- _WHAT IS NEEDED_: Convert the lines of the entries from the start through the line containing "Answer: the green" into a Markdown table with the columns "Line No." and "Text". Give one row per line and leave out any blank lines.

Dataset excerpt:
=====

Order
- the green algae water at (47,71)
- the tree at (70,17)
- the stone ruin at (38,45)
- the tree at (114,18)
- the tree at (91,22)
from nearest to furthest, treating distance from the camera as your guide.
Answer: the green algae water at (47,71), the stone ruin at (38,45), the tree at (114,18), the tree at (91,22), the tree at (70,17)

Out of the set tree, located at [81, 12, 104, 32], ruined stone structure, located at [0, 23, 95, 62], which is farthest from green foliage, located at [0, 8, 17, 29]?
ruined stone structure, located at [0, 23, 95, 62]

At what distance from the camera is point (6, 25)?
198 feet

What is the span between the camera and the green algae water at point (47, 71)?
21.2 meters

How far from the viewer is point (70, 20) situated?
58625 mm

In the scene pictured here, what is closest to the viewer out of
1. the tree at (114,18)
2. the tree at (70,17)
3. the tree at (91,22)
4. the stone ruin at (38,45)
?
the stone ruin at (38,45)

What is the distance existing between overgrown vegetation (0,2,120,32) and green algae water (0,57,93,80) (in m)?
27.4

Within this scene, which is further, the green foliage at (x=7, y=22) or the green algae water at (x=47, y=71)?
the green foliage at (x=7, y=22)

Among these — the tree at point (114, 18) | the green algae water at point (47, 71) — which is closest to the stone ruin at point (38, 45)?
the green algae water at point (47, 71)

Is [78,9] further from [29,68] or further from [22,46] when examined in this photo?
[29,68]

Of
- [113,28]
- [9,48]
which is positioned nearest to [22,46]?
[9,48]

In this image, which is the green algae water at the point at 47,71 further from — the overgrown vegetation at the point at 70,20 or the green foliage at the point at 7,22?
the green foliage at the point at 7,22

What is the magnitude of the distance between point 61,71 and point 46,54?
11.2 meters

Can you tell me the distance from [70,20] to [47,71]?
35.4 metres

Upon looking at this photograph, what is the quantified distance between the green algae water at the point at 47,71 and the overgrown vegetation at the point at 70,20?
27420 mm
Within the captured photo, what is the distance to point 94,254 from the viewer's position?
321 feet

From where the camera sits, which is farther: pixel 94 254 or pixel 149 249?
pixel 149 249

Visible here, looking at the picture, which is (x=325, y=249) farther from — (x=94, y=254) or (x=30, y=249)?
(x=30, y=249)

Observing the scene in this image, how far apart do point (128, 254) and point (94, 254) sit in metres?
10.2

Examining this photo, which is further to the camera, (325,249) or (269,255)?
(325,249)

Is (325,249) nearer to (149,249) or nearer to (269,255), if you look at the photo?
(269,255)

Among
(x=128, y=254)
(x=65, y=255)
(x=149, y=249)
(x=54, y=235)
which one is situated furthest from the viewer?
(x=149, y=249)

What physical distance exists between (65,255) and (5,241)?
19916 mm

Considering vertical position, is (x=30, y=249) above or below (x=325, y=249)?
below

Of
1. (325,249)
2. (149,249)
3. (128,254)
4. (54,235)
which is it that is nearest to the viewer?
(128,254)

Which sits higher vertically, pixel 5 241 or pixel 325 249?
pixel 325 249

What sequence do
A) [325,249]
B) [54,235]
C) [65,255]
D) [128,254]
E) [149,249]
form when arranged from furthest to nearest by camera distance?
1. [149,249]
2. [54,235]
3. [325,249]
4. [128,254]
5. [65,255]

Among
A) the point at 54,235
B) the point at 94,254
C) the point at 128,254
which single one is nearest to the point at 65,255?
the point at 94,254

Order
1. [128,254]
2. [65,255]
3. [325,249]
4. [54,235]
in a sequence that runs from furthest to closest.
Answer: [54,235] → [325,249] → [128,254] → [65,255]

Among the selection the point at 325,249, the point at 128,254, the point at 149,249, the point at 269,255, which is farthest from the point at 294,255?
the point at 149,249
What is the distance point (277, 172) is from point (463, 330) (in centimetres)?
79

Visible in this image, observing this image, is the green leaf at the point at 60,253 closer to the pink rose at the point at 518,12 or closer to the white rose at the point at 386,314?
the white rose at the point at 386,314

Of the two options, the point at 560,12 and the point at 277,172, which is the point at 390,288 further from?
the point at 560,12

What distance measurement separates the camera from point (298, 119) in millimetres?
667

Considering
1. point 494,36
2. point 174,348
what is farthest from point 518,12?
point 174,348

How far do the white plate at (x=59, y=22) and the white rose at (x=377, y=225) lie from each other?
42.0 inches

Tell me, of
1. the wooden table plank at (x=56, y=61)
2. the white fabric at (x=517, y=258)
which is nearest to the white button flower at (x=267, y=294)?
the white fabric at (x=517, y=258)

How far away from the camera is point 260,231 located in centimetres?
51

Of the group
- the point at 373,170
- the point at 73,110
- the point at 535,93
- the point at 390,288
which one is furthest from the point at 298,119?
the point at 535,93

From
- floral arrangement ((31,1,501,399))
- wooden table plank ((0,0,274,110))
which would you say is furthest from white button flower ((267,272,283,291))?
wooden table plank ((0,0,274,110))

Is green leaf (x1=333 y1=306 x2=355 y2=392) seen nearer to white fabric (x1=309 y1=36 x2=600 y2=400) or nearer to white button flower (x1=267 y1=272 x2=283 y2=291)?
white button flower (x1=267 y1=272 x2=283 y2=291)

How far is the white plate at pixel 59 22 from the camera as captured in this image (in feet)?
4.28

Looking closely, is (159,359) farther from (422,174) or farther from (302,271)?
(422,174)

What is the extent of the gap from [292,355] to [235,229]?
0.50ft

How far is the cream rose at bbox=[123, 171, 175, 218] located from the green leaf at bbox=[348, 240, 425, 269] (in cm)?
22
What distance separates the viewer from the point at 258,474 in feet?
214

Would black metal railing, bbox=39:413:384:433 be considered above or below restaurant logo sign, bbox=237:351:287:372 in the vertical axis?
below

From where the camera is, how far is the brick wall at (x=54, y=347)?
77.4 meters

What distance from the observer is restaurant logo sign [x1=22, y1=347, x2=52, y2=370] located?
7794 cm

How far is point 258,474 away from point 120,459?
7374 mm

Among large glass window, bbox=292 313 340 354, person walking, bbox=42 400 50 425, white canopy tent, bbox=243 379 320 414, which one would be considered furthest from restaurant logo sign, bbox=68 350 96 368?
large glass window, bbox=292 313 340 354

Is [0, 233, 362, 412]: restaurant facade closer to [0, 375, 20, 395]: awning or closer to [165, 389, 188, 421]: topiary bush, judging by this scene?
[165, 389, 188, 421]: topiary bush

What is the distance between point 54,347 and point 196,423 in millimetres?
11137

=====

- _REPLY TO THE EXERCISE_:
| Line No. | Text |
|---|---|
| 1 | Order |
| 2 | - the green algae water at (47,71) |
| 3 | - the tree at (70,17) |
| 4 | - the stone ruin at (38,45) |
| 5 | - the tree at (114,18) |
| 6 | - the tree at (91,22) |
| 7 | from nearest to furthest, treating distance from the camera as your guide. |
| 8 | Answer: the green algae water at (47,71), the stone ruin at (38,45), the tree at (114,18), the tree at (91,22), the tree at (70,17) |